Önden süslendirilip iyi film algısı yaratılıp piyasaya sürülmesinden dolayı Recep ivedik'den daha da ahlaksız bulduğum film. Ülke sinemamızda Bir Vavien yetiyor olumlu konuşmak için. izleyicinin düşük beğenisiyle çok fazla alakalı olarak karşımıza çıkan kötü üretimler artıyor, belli kişilerin elinde üretilen saçma sapan filmler her gün türüyor, izleyici bunları sıkıştırmadıkça, itin götüne sokup çıkartmadıkça, dizilerden dolayı zikilen algılarıyla film izleyerek vasat filmlere ne güzel film dedikçe de bu böyle devam edecek. Vavien ancak alt limit olsun, lütfen.
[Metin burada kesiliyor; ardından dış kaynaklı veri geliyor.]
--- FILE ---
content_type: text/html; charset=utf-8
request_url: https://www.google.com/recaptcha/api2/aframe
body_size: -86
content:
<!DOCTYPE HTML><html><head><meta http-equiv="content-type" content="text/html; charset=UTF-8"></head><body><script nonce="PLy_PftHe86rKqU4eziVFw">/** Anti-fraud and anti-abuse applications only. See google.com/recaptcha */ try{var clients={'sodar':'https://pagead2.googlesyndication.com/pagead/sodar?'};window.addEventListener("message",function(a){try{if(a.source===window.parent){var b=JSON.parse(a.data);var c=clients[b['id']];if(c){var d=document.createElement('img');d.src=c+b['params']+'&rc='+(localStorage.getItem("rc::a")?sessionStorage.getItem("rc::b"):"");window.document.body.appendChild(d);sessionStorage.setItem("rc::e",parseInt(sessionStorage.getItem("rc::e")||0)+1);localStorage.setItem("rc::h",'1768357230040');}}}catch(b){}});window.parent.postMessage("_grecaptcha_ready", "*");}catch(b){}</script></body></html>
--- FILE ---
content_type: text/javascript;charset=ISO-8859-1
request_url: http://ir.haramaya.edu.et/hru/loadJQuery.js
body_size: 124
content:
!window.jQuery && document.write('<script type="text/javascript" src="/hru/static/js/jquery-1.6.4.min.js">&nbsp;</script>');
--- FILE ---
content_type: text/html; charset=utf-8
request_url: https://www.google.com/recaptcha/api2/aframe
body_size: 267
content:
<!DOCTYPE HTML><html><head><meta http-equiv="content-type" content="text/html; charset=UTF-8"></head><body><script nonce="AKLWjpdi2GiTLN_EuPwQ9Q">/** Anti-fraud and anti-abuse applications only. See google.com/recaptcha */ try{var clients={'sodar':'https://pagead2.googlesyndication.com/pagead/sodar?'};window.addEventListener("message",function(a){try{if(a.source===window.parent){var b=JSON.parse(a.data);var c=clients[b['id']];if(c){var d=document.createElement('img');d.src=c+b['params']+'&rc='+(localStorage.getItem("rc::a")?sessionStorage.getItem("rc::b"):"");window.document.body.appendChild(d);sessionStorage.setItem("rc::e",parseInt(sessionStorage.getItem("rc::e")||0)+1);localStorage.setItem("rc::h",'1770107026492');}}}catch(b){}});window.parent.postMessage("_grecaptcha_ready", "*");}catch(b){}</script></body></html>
"...Bir yönetmen yapmak istediği filmin senaryosunu kendisi bile yazmış olsa, geçen bir zamandan sonra aynı konuyu, aynı şekilde nasıl düşünebilir? Sinema özgürlüktür.Senaryo değiştirilmek için yazılır. Sinema bir sanat olayıdır. iyi sanatçının hangi dönemde çıkacağını kesin olarak hesaplamak çok güç bir olay. Türkiye'nin şartları değişebilir, ama gene de çok kötü filmler çevrilebilir. Bu çok görünen bir olaydır. Ölmüş bazı tanımlamalar üstünde durmadan dönüp dolaşmanın hiç bir gereği yok. Sinema toplumsal bir olay olduğu kadar da kişisel bir olaydır. Sinemaya en ağır zincirleri vuranlar, onun gerçek, esrarlı, şiirsel yanını göremeyenlerdir..."
Ayrıca, (bkz: Zeki Demirkubuz), C Blok filmini Alp Zeki Heper'e ithaf etmiştir.